*ABOUT THIS EXERCISE:*
Print every record below exactly as written.

*SUPPLIED DATA:*
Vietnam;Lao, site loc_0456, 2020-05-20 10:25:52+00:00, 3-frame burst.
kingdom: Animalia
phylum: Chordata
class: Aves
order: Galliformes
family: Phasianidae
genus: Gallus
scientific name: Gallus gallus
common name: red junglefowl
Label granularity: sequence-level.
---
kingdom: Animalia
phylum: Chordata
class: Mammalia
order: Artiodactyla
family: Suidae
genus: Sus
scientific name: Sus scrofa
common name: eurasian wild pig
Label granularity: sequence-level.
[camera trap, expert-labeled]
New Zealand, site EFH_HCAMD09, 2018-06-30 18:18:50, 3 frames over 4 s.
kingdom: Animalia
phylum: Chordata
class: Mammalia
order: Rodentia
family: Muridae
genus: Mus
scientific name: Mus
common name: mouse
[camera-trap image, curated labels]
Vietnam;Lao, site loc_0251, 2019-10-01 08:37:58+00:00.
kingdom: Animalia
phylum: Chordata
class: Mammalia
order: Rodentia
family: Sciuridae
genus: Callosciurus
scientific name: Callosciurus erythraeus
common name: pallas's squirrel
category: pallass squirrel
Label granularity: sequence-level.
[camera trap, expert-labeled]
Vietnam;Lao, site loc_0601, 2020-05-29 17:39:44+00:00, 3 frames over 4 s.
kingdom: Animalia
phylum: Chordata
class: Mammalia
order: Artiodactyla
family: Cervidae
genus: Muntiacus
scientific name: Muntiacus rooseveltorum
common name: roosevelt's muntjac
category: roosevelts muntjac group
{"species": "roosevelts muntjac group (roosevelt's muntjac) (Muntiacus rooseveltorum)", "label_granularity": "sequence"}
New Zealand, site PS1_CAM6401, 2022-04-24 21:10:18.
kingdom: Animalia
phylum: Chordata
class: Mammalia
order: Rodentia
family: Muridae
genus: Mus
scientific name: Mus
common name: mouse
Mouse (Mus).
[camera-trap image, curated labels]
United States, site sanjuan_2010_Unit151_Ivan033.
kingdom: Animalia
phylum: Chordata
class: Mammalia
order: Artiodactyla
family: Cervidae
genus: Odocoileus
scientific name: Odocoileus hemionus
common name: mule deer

*RESPONSE TO THIS TASK:*
Vietnam;Lao, site loc_0456, 2020-05-20 10:25:52+00:00, 3-frame burst.
kingdom: Animalia
phylum: Chordata
class: Aves
order: Galliformes
family: Phasianidae
genus: Gallus
scientific name: Gallus gallus
common name: red junglefowl
Label granularity: sequence-level.
---
kingdom: Animalia
phylum: Chordata
class: Mammalia
order: Artiodactyla
family: Suidae
genus: Sus
scientific name: Sus scrofa
common name: eurasian wild pig
Label granularity: sequence-level.
[camera trap, expert-labeled]
New Zealand, site EFH_HCAMD09, 2018-06-30 18:18:50, 3 frames over 4 s.
kingdom: Animalia
phylum: Chordata
class: Mammalia
order: Rodentia
family: Muridae
genus: Mus
scientific name: Mus
common name: mouse
[camera-trap image, curated labels]
Vietnam;Lao, site loc_0251, 2019-10-01 08:37:58+00:00.
kingdom: Animalia
phylum: Chordata
class: Mammalia
order: Rodentia
family: Sciuridae
genus: Callosciurus
scientific name: Callosciurus erythraeus
common name: pallas's squirrel
category: pallass squirrel
Label granularity: sequence-level.
[camera trap, expert-labeled]
Vietnam;Lao, site loc_0601, 2020-05-29 17:39:44+00:00, 3 frames over 4 s.
kingdom: Animalia
phylum: Chordata
class: Mammalia
order: Artiodactyla
family: Cervidae
genus: Muntiacus
scientific name: Muntiacus rooseveltorum
common name: roosevelt's muntjac
category: roosevelts muntjac group
{"species": "roosevelts muntjac group (roosevelt's muntjac) (Muntiacus rooseveltorum)", "label_granularity": "sequence"}
New Zealand, site PS1_CAM6401, 2022-04-24 21:10:18.
kingdom: Animalia
phylum: Chordata
class: Mammalia
order: Rodentia
family: Muridae
genus: Mus
scientific name: Mus
common name: mouse
Mouse (Mus).
[camera-trap image, curated labels]
United States, site sanjuan_2010_Unit151_Ivan033.
kingdom: Animalia
phylum: Chordata
class: Mammalia
order: Artiodactyla
family: Cervidae
genus: Odocoileus
scientific name: Odocoileus hemionus
common name: mule deer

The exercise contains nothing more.